New York developers are reviving plans to surround the Capitol Records building with a mixed-use project covering 1 million square feet. Whether it would enhance or detract from the iconic structure depends on fuzzy details.

May 29, 2011|By Christopher Hawthorne, Los Angeles Times

There is sure to be anxiety in Hollywood about the extent to which the project — and others that could crop up on nearby parcels — might dwarf Capitol Records and in a larger sense alter the generally midrise feel of the neighborhood. To be fair to Aarons and his group, if there is a part of Los Angeles where it makes sense to try this kind of approach, pairing slender skyscrapers with generous open space, Hollywood is it.

Rising density has in recent years helped rather than threatened the neighborhood's character. Thanks to the subway, the Walk of Fame and timely investments by the Community Redevelopment Agency and private developers, the sidewalks along Hollywood Boulevard and others stretching south toward Sunset rank among the busiest in the city. The area around the Space 15-Twenty retail complex on Cahuenga is especially vital, and the whole neighborhood has opened itself to bikes and pedestrians in ways that would have been tough to envision even five years ago.

As made clear by the example of the restored 1963 Cinerama Dome, another design by Becket's prolific office, there is also a history in this neighborhood of adding to historical landmarks without overshadowing them.

The new architecture in the area, on the other hand, has not kept pace with these signs of renewed street life, nor with those preservation success stories. For all the energy it has added to the sidewalks along Hollywood Boulevard, for example, the giant new W Hotel complex is a confused piece of architecture, with nothing of the clarity or light touch of the design by Becket and Naidorf for Capitol Records. And the less said about the Hollywood and Highland complex the better.

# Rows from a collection
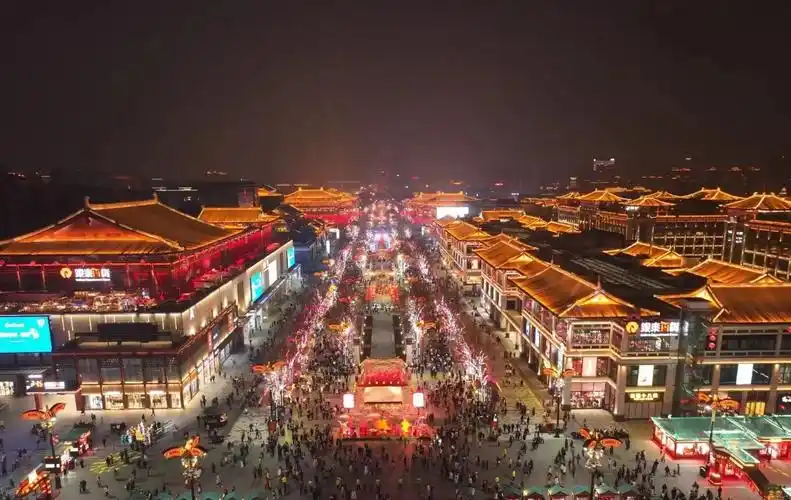 大唐不夜城：不可错过的必游之地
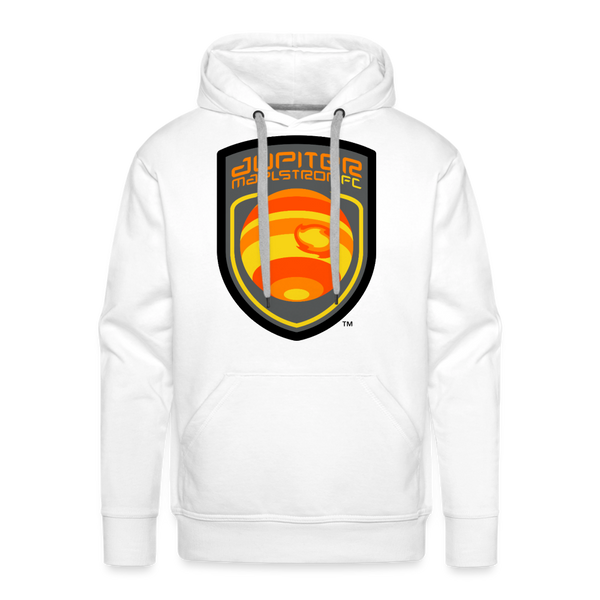 Jupiter Maelstrom FC Premium Adult Hoodie - white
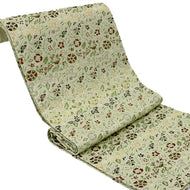 仕立て名古屋帯　早雲寺文台裂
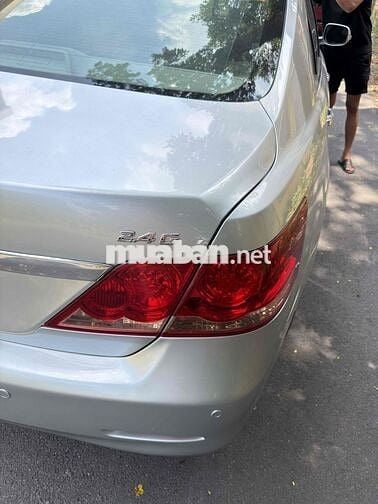Toyota Camry 2008 2.4G Bạc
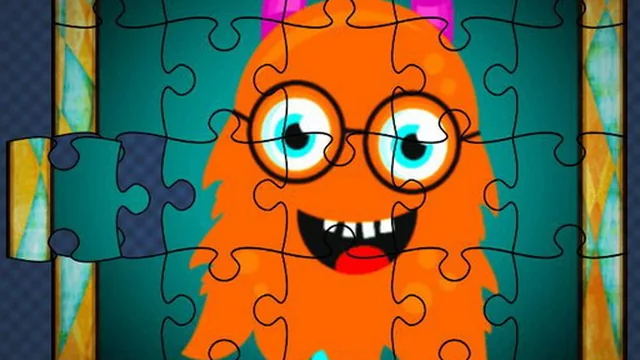 Cute Monsters Jigsaw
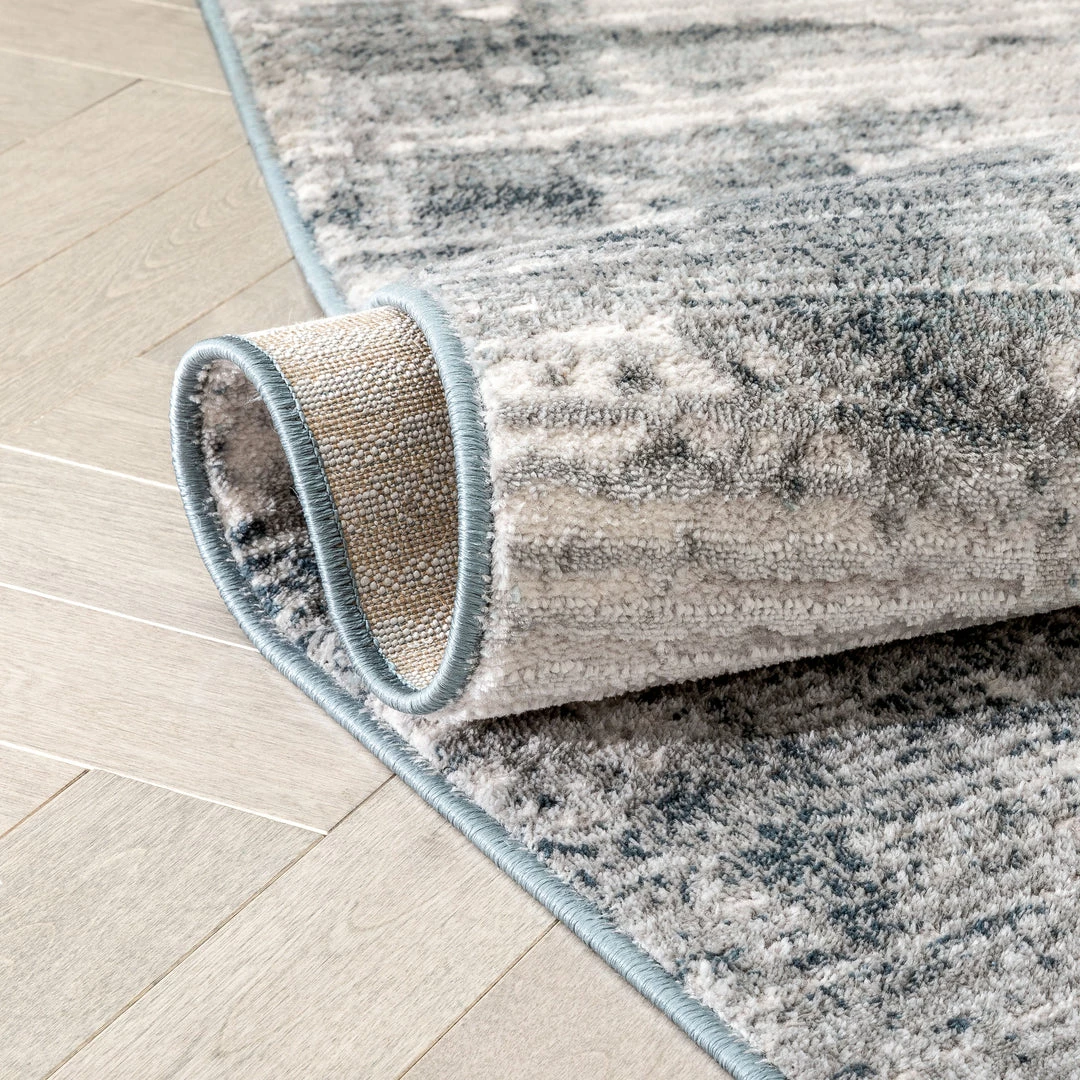 Well Woven Meade Modern Abstract Distressed Grey Rug 9 Well Woven Meade Modern Abstract Distressed Grey Rug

# WRITTEN TASK 1
Reproduce everything in the Capitol Records article from "The new architecture" down to "complex the better.".
# WRITTEN TASK 2
Render the rows from the collection as a JSON list of strings, one string per line, with blank lines left out. Omit the pictures from your answer.
These rows are unrelated to the Capitol Records article.

# YOUR RESPONSE 1
The new architecture in the area, on the other hand, has not kept pace with these signs of renewed street life, nor with those preservation success stories. For all the energy it has added to the sidewalks along Hollywood Boulevard, for example, the giant new W Hotel complex is a confused piece of architecture, with nothing of the clarity or light touch of the design by Becket and Naidorf for Capitol Records. And the less said about the Hollywood and Highland complex the better.

# YOUR RESPONSE 2
[
  " 大唐不夜城：不可错过的必游之地",
  " Jupiter Maelstrom FC Premium Adult Hoodie - white",
  " 仕立て名古屋帯　早雲寺文台裂",
  "Toyota Camry 2008 2.4G Bạc",
  " Cute Monsters Jigsaw",
  " Well Woven Meade Modern Abstract Distressed Grey Rug 9 Well Woven Meade Modern Abstract Distressed Grey Rug"
]